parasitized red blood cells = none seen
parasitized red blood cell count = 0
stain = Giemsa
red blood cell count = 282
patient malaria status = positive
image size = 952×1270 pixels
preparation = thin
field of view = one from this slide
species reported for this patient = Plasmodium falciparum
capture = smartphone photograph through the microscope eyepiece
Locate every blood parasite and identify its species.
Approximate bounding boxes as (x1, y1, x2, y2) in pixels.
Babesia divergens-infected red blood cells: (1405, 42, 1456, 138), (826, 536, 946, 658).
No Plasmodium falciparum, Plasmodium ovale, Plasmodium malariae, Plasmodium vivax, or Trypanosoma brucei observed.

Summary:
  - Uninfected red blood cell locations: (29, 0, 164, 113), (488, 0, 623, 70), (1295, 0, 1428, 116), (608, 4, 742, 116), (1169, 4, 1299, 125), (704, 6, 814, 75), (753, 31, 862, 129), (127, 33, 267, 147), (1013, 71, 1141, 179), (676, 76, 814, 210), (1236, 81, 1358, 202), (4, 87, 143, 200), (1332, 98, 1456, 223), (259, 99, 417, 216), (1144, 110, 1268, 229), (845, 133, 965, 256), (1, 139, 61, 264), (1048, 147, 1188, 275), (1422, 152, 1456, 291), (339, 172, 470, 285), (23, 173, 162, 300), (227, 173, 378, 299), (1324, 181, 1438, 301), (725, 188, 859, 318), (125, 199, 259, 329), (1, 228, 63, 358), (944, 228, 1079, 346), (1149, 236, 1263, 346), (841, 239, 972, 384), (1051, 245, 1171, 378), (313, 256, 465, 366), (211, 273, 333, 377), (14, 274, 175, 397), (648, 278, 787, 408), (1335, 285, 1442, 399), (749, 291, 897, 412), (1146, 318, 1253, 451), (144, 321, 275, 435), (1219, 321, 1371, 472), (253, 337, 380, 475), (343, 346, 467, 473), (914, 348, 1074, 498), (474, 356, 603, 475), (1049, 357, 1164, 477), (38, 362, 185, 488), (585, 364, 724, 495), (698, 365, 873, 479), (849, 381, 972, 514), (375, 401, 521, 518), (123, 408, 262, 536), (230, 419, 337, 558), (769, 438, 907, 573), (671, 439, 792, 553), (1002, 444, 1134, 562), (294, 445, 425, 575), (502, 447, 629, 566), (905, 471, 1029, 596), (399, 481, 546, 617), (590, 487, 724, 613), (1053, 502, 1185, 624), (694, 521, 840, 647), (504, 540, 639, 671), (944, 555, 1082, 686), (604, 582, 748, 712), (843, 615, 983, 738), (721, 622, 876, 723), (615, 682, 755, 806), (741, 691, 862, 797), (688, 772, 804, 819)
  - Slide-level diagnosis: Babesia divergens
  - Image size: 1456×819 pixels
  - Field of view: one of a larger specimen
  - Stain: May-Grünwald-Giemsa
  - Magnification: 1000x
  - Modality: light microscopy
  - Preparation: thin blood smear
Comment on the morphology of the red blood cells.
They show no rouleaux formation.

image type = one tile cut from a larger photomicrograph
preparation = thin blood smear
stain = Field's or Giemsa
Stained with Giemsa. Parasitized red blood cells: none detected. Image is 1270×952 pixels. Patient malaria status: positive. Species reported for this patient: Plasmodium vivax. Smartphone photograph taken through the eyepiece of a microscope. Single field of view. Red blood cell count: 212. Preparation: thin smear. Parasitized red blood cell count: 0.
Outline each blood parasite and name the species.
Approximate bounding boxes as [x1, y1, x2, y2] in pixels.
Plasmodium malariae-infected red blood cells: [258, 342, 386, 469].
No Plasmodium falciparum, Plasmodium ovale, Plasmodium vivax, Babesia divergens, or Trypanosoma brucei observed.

What the task asks => The records above must be transcribed in full, word for word.

Reply to the task =>
parasitized red blood cells = none seen
parasitized red blood cell count = 0
stain = Giemsa
red blood cell count = 282
patient malaria status = positive
image size = 952×1270 pixels
preparation = thin
field of view = one from this slide
species reported for this patient = Plasmodium falciparum
capture = smartphone photograph through the microscope eyepiece
Locate every blood parasite and identify its species.
Approximate bounding boxes as (x1, y1, x2, y2) in pixels.
Babesia divergens-infected red blood cells: (1405, 42, 1456, 138), (826, 536, 946, 658).
No Plasmodium falciparum, Plasmodium ovale, Plasmodium malariae, Plasmodium vivax, or Trypanosoma brucei observed.

Summary:
  - Uninfected red blood cell locations: (29, 0, 164, 113), (488, 0, 623, 70), (1295, 0, 1428, 116), (608, 4, 742, 116), (1169, 4, 1299, 125), (704, 6, 814, 75), (753, 31, 862, 129), (127, 33, 267, 147), (1013, 71, 1141, 179), (676, 76, 814, 210), (1236, 81, 1358, 202), (4, 87, 143, 200), (1332, 98, 1456, 223), (259, 99, 417, 216), (1144, 110, 1268, 229), (845, 133, 965, 256), (1, 139, 61, 264), (1048, 147, 1188, 275), (1422, 152, 1456, 291), (339, 172, 470, 285), (23, 173, 162, 300), (227, 173, 378, 299), (1324, 181, 1438, 301), (725, 188, 859, 318), (125, 199, 259, 329), (1, 228, 63, 358), (944, 228, 1079, 346), (1149, 236, 1263, 346), (841, 239, 972, 384), (1051, 245, 1171, 378), (313, 256, 465, 366), (211, 273, 333, 377), (14, 274, 175, 397), (648, 278, 787, 408), (1335, 285, 1442, 399), (749, 291, 897, 412), (1146, 318, 1253, 451), (144, 321, 275, 435), (1219, 321, 1371, 472), (253, 337, 380, 475), (343, 346, 467, 473), (914, 348, 1074, 498), (474, 356, 603, 475), (1049, 357, 1164, 477), (38, 362, 185, 488), (585, 364, 724, 495), (698, 365, 873, 479), (849, 381, 972, 514), (375, 401, 521, 518), (123, 408, 262, 536), (230, 419, 337, 558), (769, 438, 907, 573), (671, 439, 792, 553), (1002, 444, 1134, 562), (294, 445, 425, 575), (502, 447, 629, 566), (905, 471, 1029, 596), (399, 481, 546, 617), (590, 487, 724, 613), (1053, 502, 1185, 624), (694, 521, 840, 647), (504, 540, 639, 671), (944, 555, 1082, 686), (604, 582, 748, 712), (843, 615, 983, 738), (721, 622, 876, 723), (615, 682, 755, 806), (741, 691, 862, 797), (688, 772, 804, 819)
  - Slide-level diagnosis: Babesia divergens
  - Image size: 1456×819 pixels
  - Field of view: one of a larger specimen
  - Stain: May-Grünwald-Giemsa
  - Magnification: 1000x
  - Modality: light microscopy
  - Preparation: thin blood smear
Comment on the morphology of the red blood cells.
They show no rouleaux formation.

image type = one tile cut from a larger photomicrograph
preparation = thin blood smear
stain = Field's or Giemsa
Stained with Giemsa. Parasitized red blood cells: none detected. Image is 1270×952 pixels. Patient malaria status: positive. Species reported for this patient: Plasmodium vivax. Smartphone photograph taken through the eyepiece of a microscope. Single field of view. Red blood cell count: 212. Preparation: thin smear. Parasitized red blood cell count: 0.
Outline each blood parasite and name the species.
Approximate bounding boxes as [x1, y1, x2, y2] in pixels.
Plasmodium malariae-infected red blood cells: [258, 342, 386, 469].
No Plasmodium falciparum, Plasmodium ovale, Plasmodium vivax, Babesia divergens, or Trypanosoma brucei observed.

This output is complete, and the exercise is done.